## [Text excerpt]
-- Begin --
I agree that it is bad for classes to be forced to know or assume
implementation details of other classes. On the other hand, there is a
major practicality issue with enabling (and relying on) copying
arbitrary objects: _every_ existing class would have to be examined to
ensure that it provided an appropriate implementation of copy(). Many
could be safely copied via an inherited mechanism that recursively
copied all members (taking into account multiple references to the same
objects) but some could not, and those would all suddenly be exposed to
breakage.

If we were designing this feature for a new language I would be
satisfied to make it usable on any object, by any object. For
retrofitting Java with this facility, however, I think we need to make
classes opt in. That leaves the question of what to do in the fairly
likely scenario of running into an object that cannot be copied inside
another object that you're trying to copy. I don't see a single correct
answer, so it may be that we need to provide multiple options.
Anyway, with all that out of the way. How about the following, as a
start-point ?

public class Object
{
....

// the JVM-level clone operation
private native Object __clone();

protected final Object clone()
throws CloneNotSupportedException
{
if (this instanceOf NotClonableMarkerInterface)
throw new CloneNotSupportedException();
return this.__clone();
}

With the hope that this may become more than just an academic exercise,
I think we need to keep compatibility in mind as a goal. To that end,
we cannot make Object.clone() final, and we should not change its
behavior with respect to the Cloneable interface. I think the best
alternative may simply be to deprecate Object.clone() and build a
parallel facility.
public Object copy()
throws CloneNotSupportedException
{
Object copy = this.clone();
copy.postClone();
return copy;
}

protected void postClone()
{
// default is no action
}

...
}

Some notes:

1) I'm not completely convinced that it's ever appropriate for an object to be
marked with NotClonableMarkerInterface. There may /be/ a good reason, though,
so I've left the test-and-throw in for now. Unless a good use for it can be
found, though, (perhaps something to do with security) then I think it would be
much better to get rid of it and CloneNotSupportedException.

I dislike marker interfaces, so I would be quite satisfied to both
deprecate Cloneable and avoid introducing a new marker interface. I
don't know whether we can do the former, but I am confident that can do
the latter.
2) I'm not completely convinced that the clone() method should be available to
subclasses at all. It might be better to make clone() private, and change the
copy implementation to something like:

public final Object copy()
throws CloneNotSupportedException
{
if (this instanceOf SingularInstanceMarkerInterface)
return this;
Object copy = this.clone();
copy.postClone();
return copy;
}

but that /reeks/ of over-engineered brittleness to me...

I agree, I'm not satisfied with that. And not only because it
introduces _another_ marker interface.
-- End --
## [Records shown]
-- Begin --
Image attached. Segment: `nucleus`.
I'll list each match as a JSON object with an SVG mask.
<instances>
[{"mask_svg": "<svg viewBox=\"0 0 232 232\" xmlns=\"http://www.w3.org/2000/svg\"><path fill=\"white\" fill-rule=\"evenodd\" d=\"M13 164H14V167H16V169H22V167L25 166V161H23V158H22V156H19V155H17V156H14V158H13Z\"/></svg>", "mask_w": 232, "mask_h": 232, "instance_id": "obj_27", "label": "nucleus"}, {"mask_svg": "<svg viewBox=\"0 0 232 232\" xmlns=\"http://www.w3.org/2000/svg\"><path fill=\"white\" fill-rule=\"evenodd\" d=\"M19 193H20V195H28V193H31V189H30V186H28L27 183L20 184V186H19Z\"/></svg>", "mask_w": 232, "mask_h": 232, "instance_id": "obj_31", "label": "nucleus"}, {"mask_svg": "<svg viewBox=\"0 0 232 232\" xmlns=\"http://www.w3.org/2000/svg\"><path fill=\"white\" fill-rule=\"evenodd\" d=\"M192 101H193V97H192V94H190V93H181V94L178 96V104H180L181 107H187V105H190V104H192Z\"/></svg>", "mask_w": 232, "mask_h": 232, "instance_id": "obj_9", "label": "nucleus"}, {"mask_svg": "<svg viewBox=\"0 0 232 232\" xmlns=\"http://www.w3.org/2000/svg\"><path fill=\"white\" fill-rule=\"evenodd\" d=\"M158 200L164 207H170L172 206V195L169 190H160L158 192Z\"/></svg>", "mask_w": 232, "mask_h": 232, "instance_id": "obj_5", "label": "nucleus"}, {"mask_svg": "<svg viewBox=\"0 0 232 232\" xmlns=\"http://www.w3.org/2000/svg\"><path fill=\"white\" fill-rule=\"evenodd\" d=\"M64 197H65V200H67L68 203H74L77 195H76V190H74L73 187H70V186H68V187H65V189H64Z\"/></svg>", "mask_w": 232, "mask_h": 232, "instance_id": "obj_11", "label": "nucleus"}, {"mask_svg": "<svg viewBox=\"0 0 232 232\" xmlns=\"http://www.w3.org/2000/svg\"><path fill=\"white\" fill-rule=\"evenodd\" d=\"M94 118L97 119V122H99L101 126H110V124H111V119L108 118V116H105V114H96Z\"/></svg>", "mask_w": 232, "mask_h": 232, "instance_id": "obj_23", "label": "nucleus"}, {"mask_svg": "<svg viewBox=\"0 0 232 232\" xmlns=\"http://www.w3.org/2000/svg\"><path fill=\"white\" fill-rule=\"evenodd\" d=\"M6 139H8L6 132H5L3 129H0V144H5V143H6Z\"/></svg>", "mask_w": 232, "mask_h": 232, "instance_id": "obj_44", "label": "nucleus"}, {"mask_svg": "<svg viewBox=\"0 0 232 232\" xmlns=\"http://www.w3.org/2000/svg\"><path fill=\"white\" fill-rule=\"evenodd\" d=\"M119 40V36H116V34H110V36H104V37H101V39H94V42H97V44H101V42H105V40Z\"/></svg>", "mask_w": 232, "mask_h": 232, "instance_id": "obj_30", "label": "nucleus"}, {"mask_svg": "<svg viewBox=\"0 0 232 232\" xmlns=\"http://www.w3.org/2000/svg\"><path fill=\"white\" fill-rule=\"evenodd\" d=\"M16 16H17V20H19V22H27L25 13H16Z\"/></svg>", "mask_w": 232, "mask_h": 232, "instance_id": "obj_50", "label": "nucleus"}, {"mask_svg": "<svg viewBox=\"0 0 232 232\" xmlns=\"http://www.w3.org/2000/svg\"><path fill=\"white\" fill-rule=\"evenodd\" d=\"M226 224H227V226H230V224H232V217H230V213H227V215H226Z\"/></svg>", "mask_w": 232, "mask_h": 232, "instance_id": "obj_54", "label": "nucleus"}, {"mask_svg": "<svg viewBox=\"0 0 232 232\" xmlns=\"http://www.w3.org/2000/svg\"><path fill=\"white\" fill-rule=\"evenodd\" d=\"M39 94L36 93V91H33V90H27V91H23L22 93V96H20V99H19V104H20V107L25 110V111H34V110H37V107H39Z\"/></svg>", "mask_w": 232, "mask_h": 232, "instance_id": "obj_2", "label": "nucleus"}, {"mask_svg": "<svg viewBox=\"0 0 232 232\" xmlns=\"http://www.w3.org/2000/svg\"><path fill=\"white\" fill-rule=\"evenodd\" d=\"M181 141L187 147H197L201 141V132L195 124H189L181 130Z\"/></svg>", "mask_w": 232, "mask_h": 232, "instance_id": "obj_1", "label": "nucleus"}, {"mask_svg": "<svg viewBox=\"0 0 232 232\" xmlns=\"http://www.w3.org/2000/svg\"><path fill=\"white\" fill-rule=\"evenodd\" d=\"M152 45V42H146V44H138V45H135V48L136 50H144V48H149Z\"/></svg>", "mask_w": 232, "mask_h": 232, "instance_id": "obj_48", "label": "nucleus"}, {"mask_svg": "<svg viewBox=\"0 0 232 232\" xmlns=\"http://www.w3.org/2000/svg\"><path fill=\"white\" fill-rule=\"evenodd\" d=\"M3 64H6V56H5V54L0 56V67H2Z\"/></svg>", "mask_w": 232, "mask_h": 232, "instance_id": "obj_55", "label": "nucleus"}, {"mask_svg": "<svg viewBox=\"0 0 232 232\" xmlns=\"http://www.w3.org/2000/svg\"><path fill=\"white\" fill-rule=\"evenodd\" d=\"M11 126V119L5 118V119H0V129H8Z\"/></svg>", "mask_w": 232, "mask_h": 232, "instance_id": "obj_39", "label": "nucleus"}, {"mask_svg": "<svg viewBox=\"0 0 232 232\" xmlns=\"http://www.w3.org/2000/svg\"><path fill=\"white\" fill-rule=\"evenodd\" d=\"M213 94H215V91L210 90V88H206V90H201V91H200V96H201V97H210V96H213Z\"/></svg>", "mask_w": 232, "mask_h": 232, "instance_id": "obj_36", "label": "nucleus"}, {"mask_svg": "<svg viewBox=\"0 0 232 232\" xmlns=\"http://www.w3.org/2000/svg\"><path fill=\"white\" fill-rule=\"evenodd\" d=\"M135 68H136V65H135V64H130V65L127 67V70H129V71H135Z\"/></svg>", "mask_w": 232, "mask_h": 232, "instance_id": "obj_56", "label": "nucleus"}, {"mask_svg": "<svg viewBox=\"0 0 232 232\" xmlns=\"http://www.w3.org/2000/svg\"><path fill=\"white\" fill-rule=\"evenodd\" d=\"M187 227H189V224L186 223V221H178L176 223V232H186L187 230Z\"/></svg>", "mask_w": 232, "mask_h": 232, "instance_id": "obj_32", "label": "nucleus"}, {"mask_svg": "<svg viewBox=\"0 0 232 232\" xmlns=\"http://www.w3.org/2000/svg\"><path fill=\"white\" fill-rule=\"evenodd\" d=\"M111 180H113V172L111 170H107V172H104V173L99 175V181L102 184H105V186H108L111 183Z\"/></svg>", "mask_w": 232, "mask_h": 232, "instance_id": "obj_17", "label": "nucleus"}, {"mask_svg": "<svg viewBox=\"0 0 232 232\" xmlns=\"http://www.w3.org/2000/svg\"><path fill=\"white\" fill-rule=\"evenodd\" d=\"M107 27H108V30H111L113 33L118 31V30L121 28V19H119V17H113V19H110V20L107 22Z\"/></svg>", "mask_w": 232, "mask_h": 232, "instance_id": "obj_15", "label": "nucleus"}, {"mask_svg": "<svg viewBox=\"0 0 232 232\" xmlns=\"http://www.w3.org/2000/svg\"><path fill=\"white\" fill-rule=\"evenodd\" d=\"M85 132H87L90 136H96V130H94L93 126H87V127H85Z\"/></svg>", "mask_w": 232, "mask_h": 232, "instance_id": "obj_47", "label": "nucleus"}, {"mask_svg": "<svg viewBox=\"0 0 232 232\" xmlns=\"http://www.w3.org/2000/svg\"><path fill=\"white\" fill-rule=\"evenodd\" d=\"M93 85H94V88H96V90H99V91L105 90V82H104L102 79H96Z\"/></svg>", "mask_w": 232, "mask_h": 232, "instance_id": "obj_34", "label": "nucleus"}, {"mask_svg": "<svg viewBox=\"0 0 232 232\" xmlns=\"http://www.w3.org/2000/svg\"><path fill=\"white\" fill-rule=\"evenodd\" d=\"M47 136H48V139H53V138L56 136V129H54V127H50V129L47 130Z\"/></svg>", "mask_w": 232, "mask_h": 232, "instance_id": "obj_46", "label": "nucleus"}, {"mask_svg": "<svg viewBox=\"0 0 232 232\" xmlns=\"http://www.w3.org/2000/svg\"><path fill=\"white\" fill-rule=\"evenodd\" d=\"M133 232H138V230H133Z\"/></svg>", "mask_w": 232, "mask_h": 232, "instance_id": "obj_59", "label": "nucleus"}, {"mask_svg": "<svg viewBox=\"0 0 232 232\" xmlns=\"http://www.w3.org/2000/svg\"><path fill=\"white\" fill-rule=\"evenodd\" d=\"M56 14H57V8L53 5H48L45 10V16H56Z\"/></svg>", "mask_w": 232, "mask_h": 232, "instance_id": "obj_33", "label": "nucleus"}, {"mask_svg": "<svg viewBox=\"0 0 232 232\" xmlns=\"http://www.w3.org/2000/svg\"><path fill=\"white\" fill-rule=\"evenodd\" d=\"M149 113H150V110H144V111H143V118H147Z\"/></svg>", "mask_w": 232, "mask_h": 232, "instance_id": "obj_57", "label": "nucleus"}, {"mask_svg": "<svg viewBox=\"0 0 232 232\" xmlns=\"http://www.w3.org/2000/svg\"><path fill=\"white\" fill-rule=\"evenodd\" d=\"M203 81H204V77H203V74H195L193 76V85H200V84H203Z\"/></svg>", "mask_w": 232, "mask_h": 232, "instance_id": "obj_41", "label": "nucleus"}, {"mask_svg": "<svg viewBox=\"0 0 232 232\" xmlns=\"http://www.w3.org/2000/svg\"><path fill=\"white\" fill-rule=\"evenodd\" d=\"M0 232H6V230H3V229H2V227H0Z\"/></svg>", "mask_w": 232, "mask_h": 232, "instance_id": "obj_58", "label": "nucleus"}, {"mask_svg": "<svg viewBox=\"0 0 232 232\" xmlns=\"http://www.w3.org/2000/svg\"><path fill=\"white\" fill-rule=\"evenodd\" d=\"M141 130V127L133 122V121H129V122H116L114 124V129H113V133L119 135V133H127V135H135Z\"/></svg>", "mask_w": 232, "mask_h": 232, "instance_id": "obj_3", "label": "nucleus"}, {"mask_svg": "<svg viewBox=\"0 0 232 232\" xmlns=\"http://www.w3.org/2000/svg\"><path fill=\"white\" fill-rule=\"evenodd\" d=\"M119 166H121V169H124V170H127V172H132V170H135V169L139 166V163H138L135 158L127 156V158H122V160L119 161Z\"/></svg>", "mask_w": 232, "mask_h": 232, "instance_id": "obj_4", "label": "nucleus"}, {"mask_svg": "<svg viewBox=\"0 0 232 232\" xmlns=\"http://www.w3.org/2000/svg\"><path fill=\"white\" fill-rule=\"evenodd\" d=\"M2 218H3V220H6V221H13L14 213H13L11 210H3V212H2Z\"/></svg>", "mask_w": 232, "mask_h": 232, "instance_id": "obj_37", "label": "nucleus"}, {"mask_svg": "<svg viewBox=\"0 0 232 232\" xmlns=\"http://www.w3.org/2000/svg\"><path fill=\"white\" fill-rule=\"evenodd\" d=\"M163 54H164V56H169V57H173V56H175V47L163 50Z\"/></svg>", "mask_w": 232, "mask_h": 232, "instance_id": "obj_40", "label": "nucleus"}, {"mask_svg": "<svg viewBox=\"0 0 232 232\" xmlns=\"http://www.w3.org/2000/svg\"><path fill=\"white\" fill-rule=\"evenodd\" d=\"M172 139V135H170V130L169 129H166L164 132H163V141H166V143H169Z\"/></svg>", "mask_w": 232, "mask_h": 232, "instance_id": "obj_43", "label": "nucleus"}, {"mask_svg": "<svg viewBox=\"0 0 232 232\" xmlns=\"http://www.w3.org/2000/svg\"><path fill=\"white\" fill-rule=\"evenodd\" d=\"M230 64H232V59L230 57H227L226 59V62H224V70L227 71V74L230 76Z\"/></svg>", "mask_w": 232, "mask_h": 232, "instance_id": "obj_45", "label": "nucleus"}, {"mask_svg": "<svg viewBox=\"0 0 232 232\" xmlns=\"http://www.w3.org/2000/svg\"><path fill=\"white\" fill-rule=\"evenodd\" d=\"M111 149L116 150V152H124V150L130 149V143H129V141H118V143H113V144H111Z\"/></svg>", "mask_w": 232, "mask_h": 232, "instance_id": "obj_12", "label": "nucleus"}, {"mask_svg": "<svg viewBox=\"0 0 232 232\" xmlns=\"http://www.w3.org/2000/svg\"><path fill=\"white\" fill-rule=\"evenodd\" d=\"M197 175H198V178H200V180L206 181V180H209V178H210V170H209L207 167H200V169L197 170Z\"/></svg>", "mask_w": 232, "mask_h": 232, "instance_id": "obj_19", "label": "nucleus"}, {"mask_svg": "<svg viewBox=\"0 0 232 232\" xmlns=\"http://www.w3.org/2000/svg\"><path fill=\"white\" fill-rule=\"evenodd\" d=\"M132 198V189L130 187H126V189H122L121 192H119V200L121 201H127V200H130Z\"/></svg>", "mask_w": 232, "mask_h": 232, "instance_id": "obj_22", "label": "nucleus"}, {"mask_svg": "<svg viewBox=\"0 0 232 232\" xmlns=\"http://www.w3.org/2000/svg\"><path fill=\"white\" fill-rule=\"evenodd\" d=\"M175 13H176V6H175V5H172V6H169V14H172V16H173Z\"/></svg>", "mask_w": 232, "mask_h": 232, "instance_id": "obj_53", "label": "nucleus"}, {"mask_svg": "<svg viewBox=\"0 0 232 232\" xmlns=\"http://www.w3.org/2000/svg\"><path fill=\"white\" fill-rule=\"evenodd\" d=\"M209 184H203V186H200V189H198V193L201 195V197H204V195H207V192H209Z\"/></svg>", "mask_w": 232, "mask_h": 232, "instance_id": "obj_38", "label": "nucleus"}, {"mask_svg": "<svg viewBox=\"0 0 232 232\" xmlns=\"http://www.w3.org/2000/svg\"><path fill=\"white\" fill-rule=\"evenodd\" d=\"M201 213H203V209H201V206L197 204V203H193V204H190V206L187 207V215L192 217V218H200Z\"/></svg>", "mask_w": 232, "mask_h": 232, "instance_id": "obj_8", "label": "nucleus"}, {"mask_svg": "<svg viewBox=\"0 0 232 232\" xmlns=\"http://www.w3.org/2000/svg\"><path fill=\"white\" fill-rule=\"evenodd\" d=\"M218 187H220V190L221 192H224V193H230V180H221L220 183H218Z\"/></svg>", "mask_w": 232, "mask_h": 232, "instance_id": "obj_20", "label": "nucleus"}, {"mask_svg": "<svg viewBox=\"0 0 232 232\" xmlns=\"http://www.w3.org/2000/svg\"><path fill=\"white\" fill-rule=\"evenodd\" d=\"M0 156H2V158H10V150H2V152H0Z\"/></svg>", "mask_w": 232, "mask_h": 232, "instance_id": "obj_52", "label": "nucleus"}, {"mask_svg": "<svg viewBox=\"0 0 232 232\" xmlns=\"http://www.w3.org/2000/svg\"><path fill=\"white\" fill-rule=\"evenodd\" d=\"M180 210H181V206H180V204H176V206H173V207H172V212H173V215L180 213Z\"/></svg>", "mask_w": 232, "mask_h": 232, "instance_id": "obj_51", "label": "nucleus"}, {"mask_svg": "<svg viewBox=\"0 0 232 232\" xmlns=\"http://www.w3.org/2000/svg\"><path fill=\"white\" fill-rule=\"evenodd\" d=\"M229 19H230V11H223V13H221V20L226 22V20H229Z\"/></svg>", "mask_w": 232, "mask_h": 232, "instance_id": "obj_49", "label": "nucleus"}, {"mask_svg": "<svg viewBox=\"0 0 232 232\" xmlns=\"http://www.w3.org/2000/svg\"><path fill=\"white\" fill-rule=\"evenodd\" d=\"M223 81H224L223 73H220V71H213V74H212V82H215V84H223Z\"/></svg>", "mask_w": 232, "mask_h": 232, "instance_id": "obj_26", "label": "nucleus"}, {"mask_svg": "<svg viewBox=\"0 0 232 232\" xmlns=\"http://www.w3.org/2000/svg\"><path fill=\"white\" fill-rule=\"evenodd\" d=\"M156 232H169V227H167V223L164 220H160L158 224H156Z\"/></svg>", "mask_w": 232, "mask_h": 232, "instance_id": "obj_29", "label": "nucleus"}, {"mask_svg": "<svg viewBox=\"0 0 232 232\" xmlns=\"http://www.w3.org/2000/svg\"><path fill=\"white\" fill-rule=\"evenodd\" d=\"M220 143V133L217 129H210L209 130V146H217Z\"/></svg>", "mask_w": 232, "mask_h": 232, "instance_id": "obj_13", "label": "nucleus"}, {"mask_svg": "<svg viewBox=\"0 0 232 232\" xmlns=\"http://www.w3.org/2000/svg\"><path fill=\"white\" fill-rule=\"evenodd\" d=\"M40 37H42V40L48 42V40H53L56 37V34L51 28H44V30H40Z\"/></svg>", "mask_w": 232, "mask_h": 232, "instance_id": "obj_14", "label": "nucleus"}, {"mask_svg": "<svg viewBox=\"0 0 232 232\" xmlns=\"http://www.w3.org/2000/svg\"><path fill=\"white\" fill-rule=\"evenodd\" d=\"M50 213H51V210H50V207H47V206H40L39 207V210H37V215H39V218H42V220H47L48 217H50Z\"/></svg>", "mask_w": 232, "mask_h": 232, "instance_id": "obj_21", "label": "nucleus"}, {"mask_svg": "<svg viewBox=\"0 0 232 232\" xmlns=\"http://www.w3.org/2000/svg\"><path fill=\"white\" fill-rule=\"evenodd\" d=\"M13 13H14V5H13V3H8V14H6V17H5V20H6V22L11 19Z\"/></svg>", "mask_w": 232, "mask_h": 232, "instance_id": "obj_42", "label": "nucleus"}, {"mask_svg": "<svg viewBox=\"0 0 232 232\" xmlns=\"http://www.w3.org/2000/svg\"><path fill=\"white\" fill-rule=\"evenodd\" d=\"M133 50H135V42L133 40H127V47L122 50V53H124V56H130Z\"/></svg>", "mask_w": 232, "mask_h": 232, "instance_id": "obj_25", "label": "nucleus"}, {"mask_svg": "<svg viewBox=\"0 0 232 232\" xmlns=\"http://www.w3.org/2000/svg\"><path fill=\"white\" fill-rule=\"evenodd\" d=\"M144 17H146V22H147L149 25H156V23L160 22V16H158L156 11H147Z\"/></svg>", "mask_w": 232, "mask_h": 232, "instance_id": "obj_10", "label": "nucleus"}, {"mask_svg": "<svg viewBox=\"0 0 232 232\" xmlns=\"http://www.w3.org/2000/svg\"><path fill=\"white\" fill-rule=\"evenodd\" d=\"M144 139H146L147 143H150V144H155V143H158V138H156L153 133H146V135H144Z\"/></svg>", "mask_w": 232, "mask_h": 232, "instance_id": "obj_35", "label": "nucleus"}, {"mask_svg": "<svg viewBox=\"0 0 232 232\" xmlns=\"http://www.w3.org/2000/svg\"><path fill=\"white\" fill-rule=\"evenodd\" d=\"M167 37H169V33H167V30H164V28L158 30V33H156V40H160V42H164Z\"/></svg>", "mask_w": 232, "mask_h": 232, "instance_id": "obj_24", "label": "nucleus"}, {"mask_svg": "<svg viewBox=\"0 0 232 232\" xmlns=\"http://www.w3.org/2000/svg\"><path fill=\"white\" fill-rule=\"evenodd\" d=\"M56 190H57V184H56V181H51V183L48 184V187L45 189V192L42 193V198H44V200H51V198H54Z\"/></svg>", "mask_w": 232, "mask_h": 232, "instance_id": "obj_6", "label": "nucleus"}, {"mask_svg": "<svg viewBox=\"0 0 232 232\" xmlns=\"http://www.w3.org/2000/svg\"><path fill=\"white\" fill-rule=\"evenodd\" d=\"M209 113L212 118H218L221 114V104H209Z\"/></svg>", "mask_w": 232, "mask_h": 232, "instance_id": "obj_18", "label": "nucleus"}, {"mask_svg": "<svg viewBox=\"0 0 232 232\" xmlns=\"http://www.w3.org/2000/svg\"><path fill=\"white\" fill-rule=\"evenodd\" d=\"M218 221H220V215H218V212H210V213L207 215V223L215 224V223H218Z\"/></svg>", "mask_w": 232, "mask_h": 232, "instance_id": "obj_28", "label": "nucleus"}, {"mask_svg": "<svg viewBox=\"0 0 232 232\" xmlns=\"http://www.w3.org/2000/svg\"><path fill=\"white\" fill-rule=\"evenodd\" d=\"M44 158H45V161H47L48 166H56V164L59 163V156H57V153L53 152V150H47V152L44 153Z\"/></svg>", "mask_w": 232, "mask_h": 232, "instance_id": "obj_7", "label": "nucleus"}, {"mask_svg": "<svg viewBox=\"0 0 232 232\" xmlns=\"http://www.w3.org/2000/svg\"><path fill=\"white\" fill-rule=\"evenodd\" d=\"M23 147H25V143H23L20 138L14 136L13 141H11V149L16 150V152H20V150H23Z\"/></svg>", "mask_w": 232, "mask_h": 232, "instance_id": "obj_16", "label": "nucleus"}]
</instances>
-- End --
## [Instructions]
1 – In the discussion of object copying in Java, what does the writer suggest may be the best alternative for keeping compatibility?
2 – Write out the discussion of object copying in Java from "1) I'm not completely" up to and including "it and CloneNotSupportedException.", substituting "performance" for "security".
The material plays no part in what comes next.

## [Task responses]
1 – Deprecating Object.clone() and building a parallel facility.

2 –
1) I'm not completely convinced that it's ever appropriate for an object to be
marked with NotClonableMarkerInterface. There may /be/ a good reason, though,
so I've left the test-and-throw in for now. Unless a good use for it can be
found, though, (perhaps something to do with performance) then I think it would be
much better to get rid of it and CloneNotSupportedException.